## Work to be completed
Please turn the lines from the first one through the one containing "3836 millimetres" into a Markdown table with the columns Number and Text, one row per line, skipping blank lines. Leave the pictures out.

## Entries
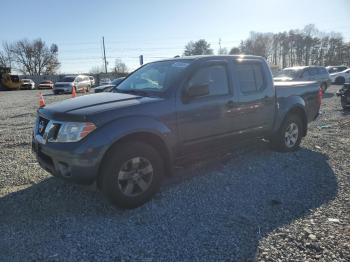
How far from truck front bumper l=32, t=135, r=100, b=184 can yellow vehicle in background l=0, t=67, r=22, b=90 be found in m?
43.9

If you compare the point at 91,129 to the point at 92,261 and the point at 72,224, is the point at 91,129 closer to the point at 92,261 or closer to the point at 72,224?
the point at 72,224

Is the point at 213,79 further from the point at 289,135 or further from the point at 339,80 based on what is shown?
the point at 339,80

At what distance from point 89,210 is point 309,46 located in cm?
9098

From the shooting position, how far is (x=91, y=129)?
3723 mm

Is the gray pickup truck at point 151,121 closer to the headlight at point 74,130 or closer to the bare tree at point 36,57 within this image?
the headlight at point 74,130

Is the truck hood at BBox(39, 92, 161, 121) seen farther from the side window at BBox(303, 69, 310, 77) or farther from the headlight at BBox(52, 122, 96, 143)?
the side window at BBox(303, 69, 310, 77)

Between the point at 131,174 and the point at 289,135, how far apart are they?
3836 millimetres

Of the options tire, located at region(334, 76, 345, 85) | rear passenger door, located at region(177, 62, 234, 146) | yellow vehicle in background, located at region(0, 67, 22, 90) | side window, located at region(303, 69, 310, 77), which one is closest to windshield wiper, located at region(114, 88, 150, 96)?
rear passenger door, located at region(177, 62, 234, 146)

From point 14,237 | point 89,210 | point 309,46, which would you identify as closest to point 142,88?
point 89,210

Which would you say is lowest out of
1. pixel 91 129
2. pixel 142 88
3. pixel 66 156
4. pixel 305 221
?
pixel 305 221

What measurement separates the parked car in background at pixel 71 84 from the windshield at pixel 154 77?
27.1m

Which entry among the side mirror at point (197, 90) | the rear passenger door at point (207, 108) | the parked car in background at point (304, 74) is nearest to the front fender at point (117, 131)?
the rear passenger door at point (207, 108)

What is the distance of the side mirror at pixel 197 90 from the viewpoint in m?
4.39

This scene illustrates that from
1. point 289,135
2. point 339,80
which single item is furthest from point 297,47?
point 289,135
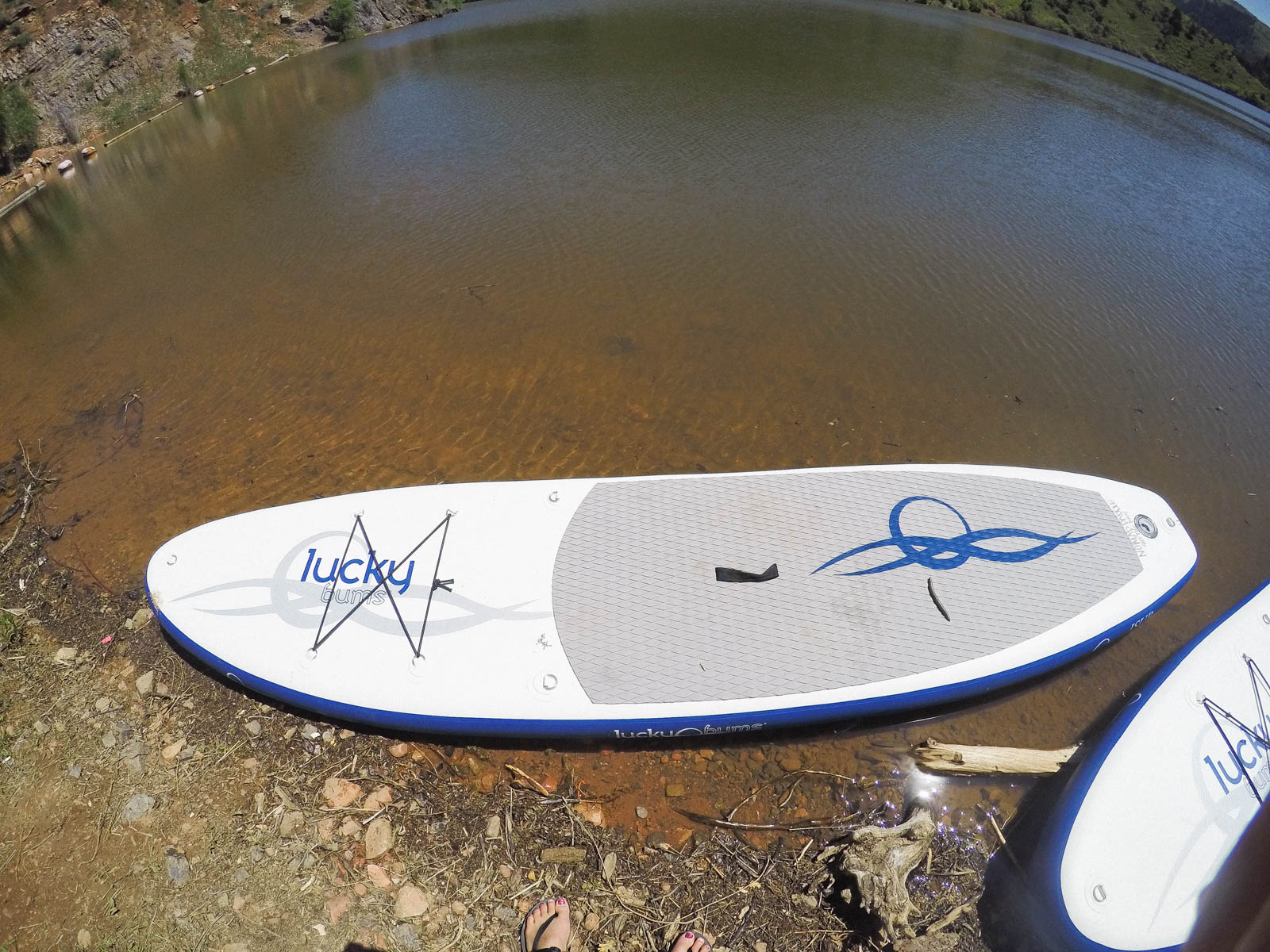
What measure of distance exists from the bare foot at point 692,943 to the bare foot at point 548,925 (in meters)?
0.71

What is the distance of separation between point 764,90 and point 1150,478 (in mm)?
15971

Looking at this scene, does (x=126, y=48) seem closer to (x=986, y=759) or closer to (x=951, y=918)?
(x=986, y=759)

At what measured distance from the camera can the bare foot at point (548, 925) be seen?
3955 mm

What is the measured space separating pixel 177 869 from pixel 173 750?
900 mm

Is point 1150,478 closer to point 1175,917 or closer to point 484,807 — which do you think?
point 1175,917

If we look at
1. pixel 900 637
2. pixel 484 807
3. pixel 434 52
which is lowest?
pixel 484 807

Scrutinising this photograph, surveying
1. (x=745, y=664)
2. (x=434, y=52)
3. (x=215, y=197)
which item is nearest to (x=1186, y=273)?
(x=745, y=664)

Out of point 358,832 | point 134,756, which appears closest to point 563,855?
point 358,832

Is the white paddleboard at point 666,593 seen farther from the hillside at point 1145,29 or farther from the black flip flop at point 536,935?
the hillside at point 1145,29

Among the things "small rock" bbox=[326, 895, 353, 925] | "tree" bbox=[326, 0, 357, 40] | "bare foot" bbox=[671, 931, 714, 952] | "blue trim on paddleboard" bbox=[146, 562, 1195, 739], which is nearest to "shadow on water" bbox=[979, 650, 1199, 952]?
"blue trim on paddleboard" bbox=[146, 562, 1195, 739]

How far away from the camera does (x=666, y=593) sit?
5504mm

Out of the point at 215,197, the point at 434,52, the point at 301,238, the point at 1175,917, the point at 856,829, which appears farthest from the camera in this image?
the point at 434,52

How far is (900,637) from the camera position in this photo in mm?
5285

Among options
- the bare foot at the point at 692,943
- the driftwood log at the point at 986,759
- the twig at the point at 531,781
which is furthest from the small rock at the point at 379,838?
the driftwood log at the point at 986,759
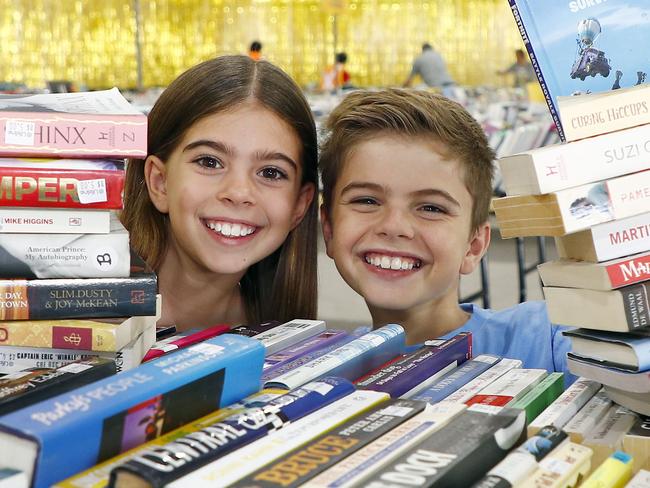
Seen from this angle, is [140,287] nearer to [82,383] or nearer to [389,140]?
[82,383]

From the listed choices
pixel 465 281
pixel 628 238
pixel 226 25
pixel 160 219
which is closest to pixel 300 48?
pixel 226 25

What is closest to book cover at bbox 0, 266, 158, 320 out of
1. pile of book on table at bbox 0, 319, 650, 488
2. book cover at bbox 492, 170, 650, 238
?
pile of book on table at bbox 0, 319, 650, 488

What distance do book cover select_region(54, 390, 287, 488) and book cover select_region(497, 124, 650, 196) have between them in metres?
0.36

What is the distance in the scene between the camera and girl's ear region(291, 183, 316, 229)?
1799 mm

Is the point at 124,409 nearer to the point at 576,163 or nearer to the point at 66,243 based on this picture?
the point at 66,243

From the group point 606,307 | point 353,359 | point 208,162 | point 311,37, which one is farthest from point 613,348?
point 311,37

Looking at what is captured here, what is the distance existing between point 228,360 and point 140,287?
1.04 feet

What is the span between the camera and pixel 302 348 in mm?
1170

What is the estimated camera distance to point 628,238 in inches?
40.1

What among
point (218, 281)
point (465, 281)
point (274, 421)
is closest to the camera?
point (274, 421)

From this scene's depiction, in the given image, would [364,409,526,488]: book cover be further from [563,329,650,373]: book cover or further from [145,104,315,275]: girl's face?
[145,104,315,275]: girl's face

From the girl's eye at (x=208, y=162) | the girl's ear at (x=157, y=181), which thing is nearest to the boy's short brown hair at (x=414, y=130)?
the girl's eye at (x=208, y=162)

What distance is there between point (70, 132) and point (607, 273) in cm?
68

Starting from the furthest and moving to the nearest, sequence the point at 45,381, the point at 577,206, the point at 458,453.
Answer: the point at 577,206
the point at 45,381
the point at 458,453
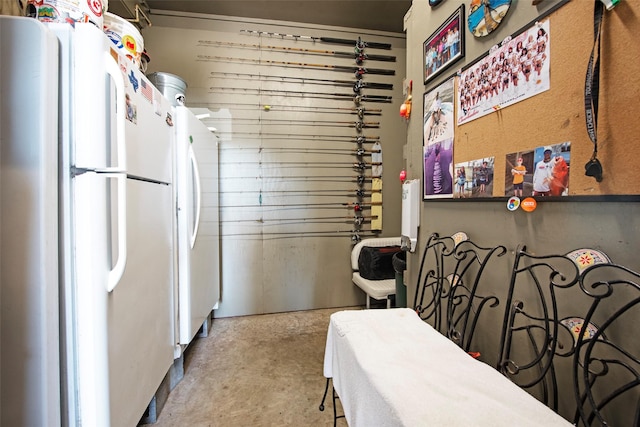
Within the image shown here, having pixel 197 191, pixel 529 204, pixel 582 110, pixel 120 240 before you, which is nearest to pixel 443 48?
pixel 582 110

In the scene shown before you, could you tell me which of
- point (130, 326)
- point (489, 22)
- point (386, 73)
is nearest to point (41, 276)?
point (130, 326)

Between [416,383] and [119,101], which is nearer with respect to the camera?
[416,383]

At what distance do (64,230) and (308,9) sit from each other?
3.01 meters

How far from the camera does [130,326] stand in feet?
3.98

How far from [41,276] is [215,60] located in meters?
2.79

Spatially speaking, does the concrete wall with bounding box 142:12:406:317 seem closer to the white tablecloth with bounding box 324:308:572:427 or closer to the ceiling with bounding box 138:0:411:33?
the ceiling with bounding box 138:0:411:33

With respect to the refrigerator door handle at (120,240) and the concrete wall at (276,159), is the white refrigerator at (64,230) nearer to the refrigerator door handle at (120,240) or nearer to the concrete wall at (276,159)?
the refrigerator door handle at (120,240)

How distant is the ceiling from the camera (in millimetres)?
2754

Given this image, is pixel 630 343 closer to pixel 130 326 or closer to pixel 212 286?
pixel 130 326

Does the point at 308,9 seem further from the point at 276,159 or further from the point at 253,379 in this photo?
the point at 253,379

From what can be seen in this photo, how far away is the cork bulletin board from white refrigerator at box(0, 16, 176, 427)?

## Task solution
| Number | Text |
|---|---|
| 1 | How far from truck front bumper l=32, t=135, r=100, b=184 can yellow vehicle in background l=0, t=67, r=22, b=90 be found in m? |
| 2 | 43.9 |
| 3 | If you compare the point at 91,129 to the point at 92,261 and the point at 72,224, is the point at 91,129 closer to the point at 92,261 or closer to the point at 72,224? |
| 4 | the point at 72,224 |
| 5 | Is the point at 213,79 further from the point at 289,135 or further from the point at 339,80 based on what is shown? |
| 6 | the point at 339,80 |
| 7 | At what distance from point 89,210 is point 309,46 located in cm? |
| 8 | 9098 |
| 9 | From the shooting position, how far is (x=91, y=129)? |
| 10 | 3723 mm |
| 11 | Is the gray pickup truck at point 151,121 closer to the headlight at point 74,130 or closer to the bare tree at point 36,57 within this image? |
| 12 | the headlight at point 74,130 |
| 13 | Is the truck hood at BBox(39, 92, 161, 121) seen farther from the side window at BBox(303, 69, 310, 77) or farther from the headlight at BBox(52, 122, 96, 143)? |
| 14 | the side window at BBox(303, 69, 310, 77) |
| 15 | Between the point at 131,174 and the point at 289,135, how far apart are they? |
| 16 | 3836 millimetres |